■ Task to complete ■
Could you retype exactly the line containing "bare black trek" and every line after it in the data below, leaving out the pictures?

■ Records provided ■
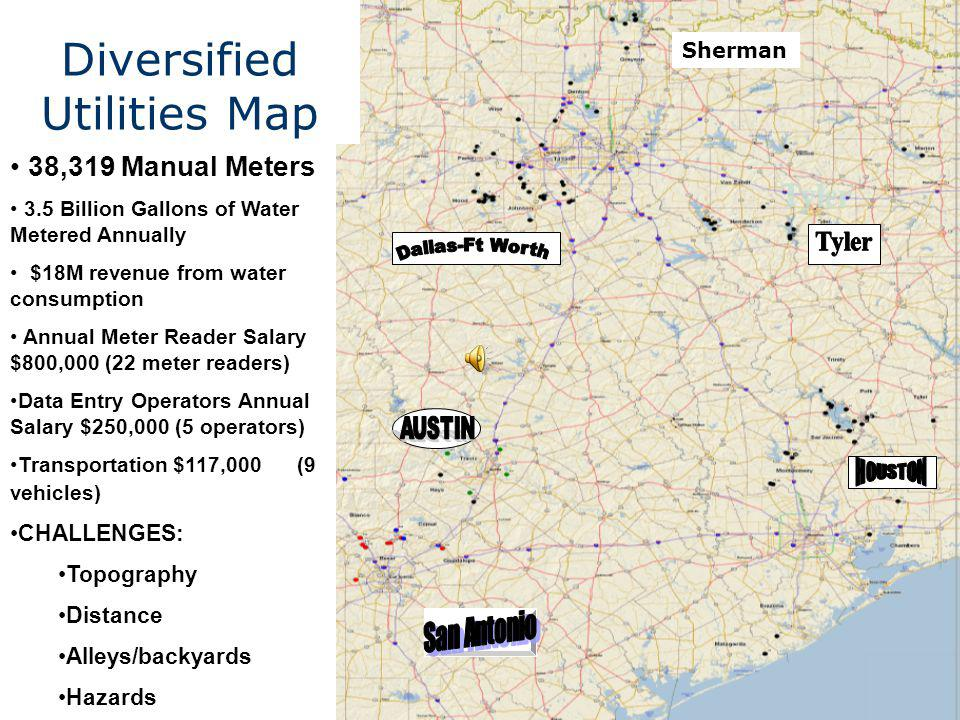 Diversified Utilities Map 38,319 Manual Meters 3.5 Billion Gallons of Water Metered Annually $18M revenue from water consumption Annual Meter Reader Salary $800,000 (22 meter readers) Data Entry Operators Annual Salary $250,000 (5 operators) Transportation $117,000 (9 vehicles) CHALLENGES: Topography Distance Alleys/backyards Hazards Sherman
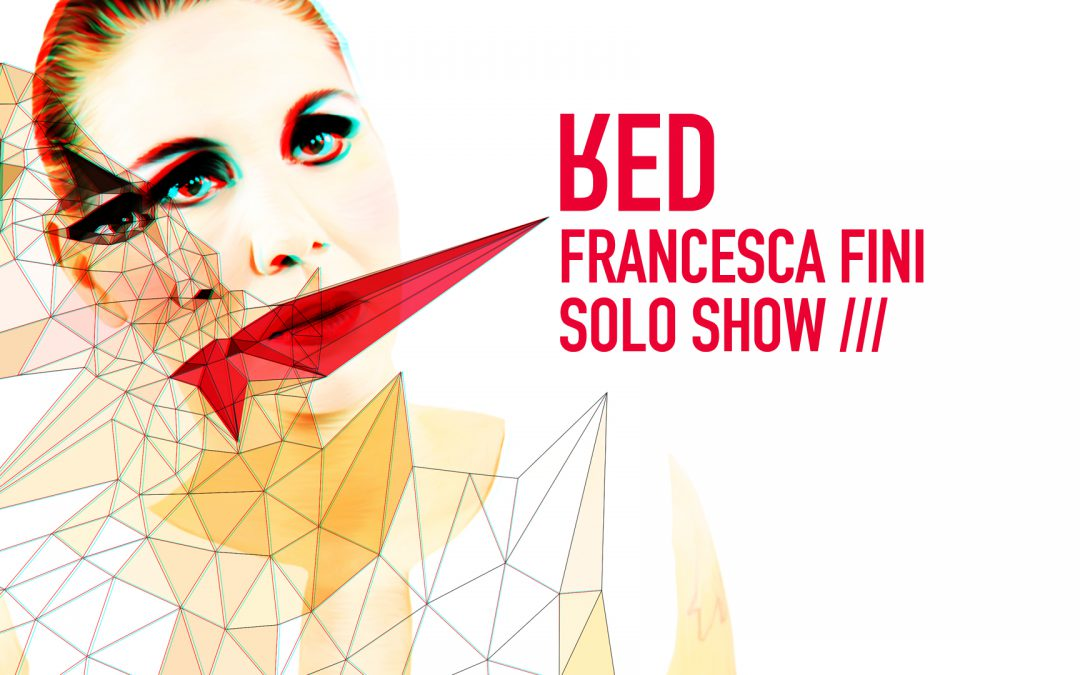 RED – FRANCESCA FINI /// SOLO SHOW at HER headquarters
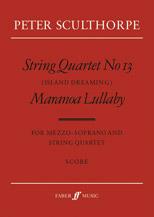 String Quartet No. 13 / Maranoa Lillaby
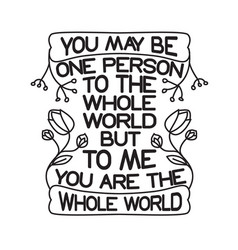 love quote and saying you may be one person vector image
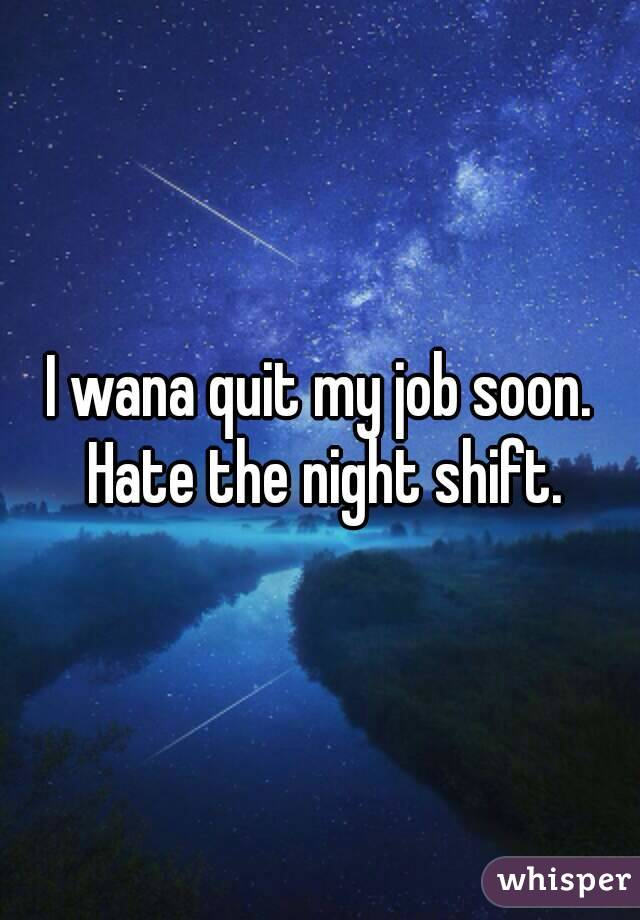 I wana quit my job soon. Hate the night shift.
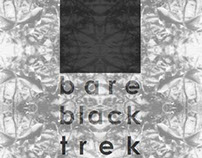 bare black trek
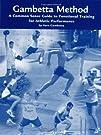 Gambetta Method: Common Sense Training for Athletic Performance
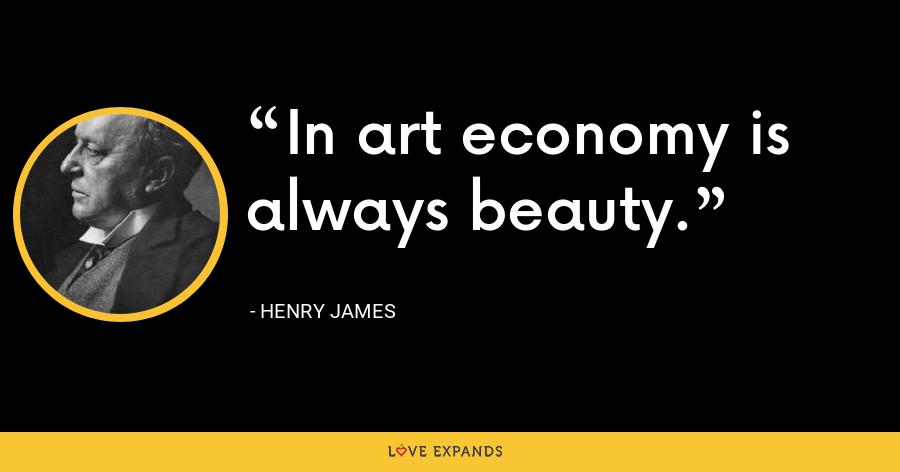 In art economy is always beauty. - Henry James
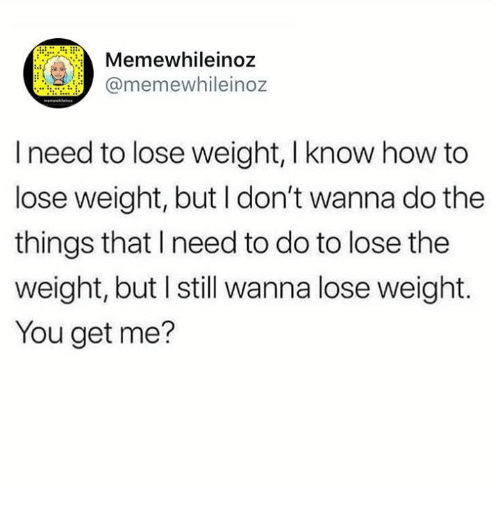 Memes, How To, and 🤖: mewhileinoz  @memewhileinoz  I need to lose weight, I know how to  lose weight, but I don't wanna do the  things that I need to do to lose the  weight, but I still wanna lose weight.  You get me?
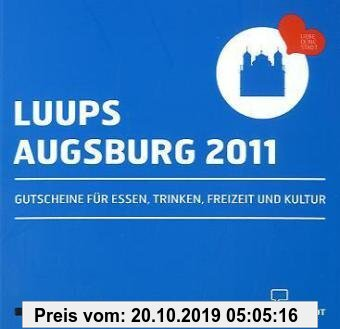 Gebr. - LUUPS - AUGSBURG 2011: Gutscheine für Essen, Trinken, Freizeit und Kultur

■ Expected answer ■
 bare black trek
 Gambetta Method: Common Sense Training for Athletic Performance
 In art economy is always beauty. - Henry James
 Memes, How To, and 🤖: mewhileinoz  @memewhileinoz  I need to lose weight, I know how to  lose weight, but I don't wanna do the  things that I need to do to lose the  weight, but I still wanna lose weight.  You get me?
 Gebr. - LUUPS - AUGSBURG 2011: Gutscheine für Essen, Trinken, Freizeit und Kultur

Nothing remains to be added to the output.